Через пять минут Крутиков вышел из магазина, сжимая в руке небольшой сверток.
Когда персональная «Волга» плавно вписалась в поток несущихся по Русаковке машин, мысли Сергея Федоровича вновь потекли по наезженной колее.
«Обязан, обязан принять меры... решительные и крутые Зло надо искоренять в зародыше!» В глубине души Крутиков понимал, что с искоренением в зародыше он опоздал лет так на десять; но неистребимая привычка к трибунной риторике давала себя знать и в бытовых вопросах.
Тайком от водителя Сергей Федорович, слегка развернув обертку, поглаживал уложенный в портфель хлыст, и живописные картины «решительных и крутых мер» сами собой возникали в его сознании. Он со смаком представлял себе, как вызывает Эльвиру для серьезного разговора... как суровым голосом разъясняет ей причины своего неудовольствия... И вот уже слетает с дочери вся эта мерзкая и наглая манера, усвоенная ею в последнее время... Робко и жалобно, как нашкодившая малолетка, она умоляет о пощаде... Но он неумолим, он тверд в своем намереньи выбить дурь из ее хорошенькой головки... Вот по его приказу дочь, жалобно подвывая, спускает до колен свои неизменные ливайсы (хоть бы когда юбку надела, как положено девчонке!) и покорно выставляет соблазнительно округлый задик (не далее как сегодня утром Эльвира, нахально шмыгнув перед носом отца в ванную, дала ему возможность хорошо рассмотреть свой «постерьор», прикрытый одними лишь непристойно крохотными и к тому же совершенно прозрачными трусиками)... Сергей Федорович заносит вооруженную хлыстом руку, и жестокая, но безусловно необходимая экзекуция начинается...
...Едва Сергей Федорович вошел в прихожую, как из гостиной раздался зычный голос его дородной супруги Марии Михайловны, в девичестве Непукайло:
«Вытри ноги как следует! Дуся только что пол натерла!» (Дуся была приходящей домработницей Крутиковых).
«Хорошо, Машенька» – привычно льстивым голосом отозвался Сергей Федорович и с покорностью робота принялся водить ногами по расстеленной у двери тряпке. Лишь после двухминутного обряда очищения он решился робко ступить ножкой на сверкающий паркет и, испуганно проверив ненарушенность его – паркета – невинности, проследовал в комнаты. Запечатлев на милостиво подставленной мясистой щечке жены преданный поцелуй, Крутиков собрался было пойти умыться, но в этот момент в дверях возникла дочь.
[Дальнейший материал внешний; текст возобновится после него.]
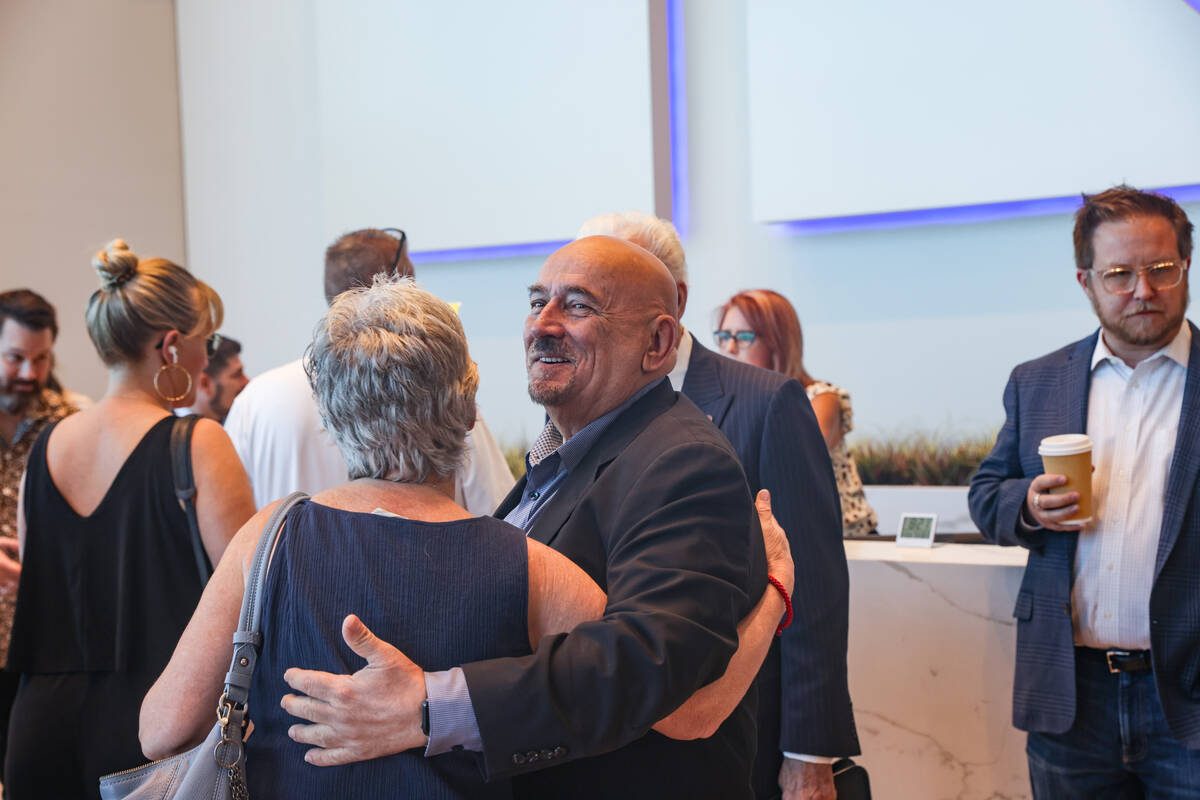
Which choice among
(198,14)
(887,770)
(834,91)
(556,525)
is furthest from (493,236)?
(556,525)

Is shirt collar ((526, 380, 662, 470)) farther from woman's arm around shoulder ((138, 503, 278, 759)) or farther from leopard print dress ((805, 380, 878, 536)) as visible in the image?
leopard print dress ((805, 380, 878, 536))

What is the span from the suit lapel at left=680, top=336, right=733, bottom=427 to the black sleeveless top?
3.28 ft

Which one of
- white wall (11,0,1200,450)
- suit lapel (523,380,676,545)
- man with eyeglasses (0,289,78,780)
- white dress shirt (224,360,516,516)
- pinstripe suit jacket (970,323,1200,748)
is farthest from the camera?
white wall (11,0,1200,450)

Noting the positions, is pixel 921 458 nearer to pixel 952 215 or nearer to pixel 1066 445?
pixel 952 215

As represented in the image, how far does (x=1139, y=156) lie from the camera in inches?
162

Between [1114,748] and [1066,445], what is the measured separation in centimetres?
63

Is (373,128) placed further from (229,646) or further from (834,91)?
(229,646)

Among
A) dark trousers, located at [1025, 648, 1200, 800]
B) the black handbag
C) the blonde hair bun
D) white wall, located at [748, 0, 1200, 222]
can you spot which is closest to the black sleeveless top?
the blonde hair bun

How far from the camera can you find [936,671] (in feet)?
8.81

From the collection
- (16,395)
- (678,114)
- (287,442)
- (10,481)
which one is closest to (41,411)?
(16,395)

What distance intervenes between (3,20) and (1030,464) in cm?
529

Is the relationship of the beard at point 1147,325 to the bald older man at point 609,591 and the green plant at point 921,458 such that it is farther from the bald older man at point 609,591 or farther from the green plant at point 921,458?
the green plant at point 921,458

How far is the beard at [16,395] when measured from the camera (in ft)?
9.95

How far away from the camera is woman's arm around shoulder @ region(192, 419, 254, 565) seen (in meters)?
1.92
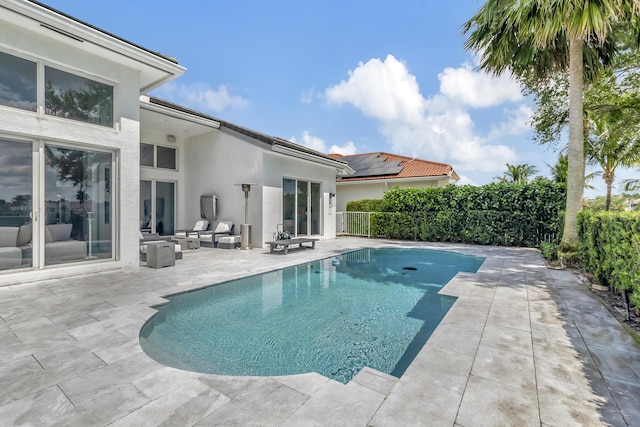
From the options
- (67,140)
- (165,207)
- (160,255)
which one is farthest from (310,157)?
(67,140)

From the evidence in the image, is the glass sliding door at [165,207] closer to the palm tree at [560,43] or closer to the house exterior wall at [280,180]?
the house exterior wall at [280,180]

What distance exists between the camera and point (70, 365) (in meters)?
2.86

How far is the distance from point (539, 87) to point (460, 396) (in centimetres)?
1430

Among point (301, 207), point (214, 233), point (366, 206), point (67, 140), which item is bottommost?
point (214, 233)

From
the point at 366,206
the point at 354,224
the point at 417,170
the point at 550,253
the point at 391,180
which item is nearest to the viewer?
the point at 550,253

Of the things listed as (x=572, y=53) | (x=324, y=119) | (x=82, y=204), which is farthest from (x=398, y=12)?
(x=82, y=204)

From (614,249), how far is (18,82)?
37.8 feet

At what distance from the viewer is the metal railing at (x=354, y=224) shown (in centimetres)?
1677

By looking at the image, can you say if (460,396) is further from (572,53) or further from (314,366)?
(572,53)

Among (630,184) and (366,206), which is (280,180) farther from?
(630,184)

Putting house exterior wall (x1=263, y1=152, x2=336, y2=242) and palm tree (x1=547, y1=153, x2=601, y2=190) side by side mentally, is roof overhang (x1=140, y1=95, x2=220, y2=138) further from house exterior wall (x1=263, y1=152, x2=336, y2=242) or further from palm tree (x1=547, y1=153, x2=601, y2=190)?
palm tree (x1=547, y1=153, x2=601, y2=190)

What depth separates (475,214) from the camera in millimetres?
13195

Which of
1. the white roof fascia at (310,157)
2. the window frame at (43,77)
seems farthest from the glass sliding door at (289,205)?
the window frame at (43,77)

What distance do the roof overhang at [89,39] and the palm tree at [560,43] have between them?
9.04 metres
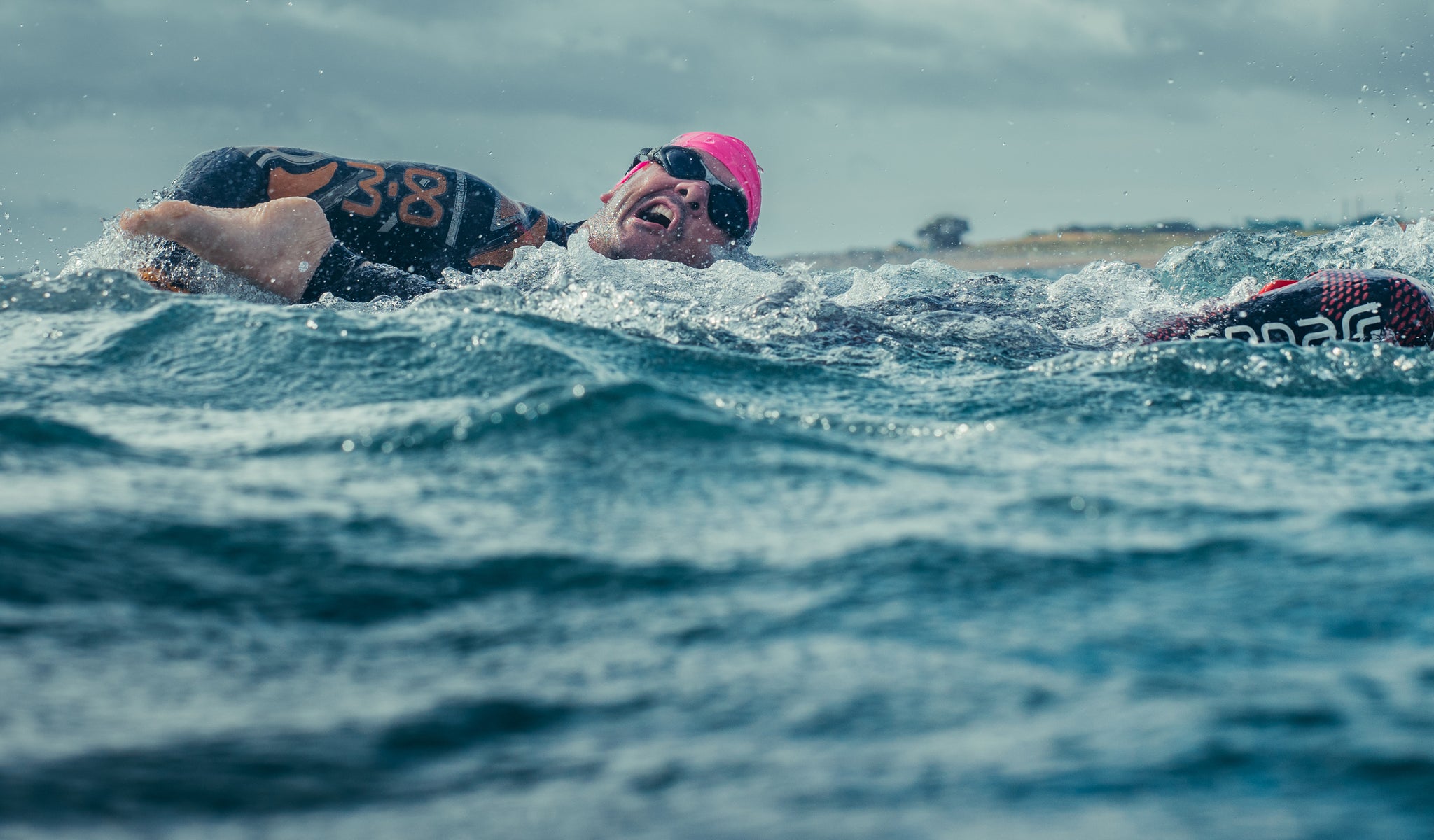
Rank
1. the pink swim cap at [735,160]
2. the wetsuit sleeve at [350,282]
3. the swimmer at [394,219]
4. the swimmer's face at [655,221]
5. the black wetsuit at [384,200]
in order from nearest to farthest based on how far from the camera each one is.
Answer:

«Пап, принес?» – требовательным тоном спросила Эльвира, не считая нужным поздороваться с папашкой.
«Принес, доченька» – все тем же льстивым голосом ответил Крутиков, косясь на Марию Михайловну. Предупреждая готовое сорваться с губ дочери приказание, он расстегнул портфель и, достав из него сверток, протянул Эльвире. Та немедленно развернула упаковку и с восторгом оглядела хлыст.
«Джулька! Джулька!» – заорала Эльвира, как всегда забыв поблагодарить отца за исполненное поручение.
На ее зов в комнату на рысях влетела здоровенная молодая догиня и, привычно рыкнув на привычно съежившегося Крутикова, с радостным визгом кинулась передними лапами на грудь своей хозяйке.
«Ну, Джулька, держись теперь!» – воскликнула Эльвира, одной рукой обнимая псину за шею, а другой размахивая в воздухе поскрипывающим новеньким хлыстом. – «Теперь-то уж я займусь твоим воспитанием!»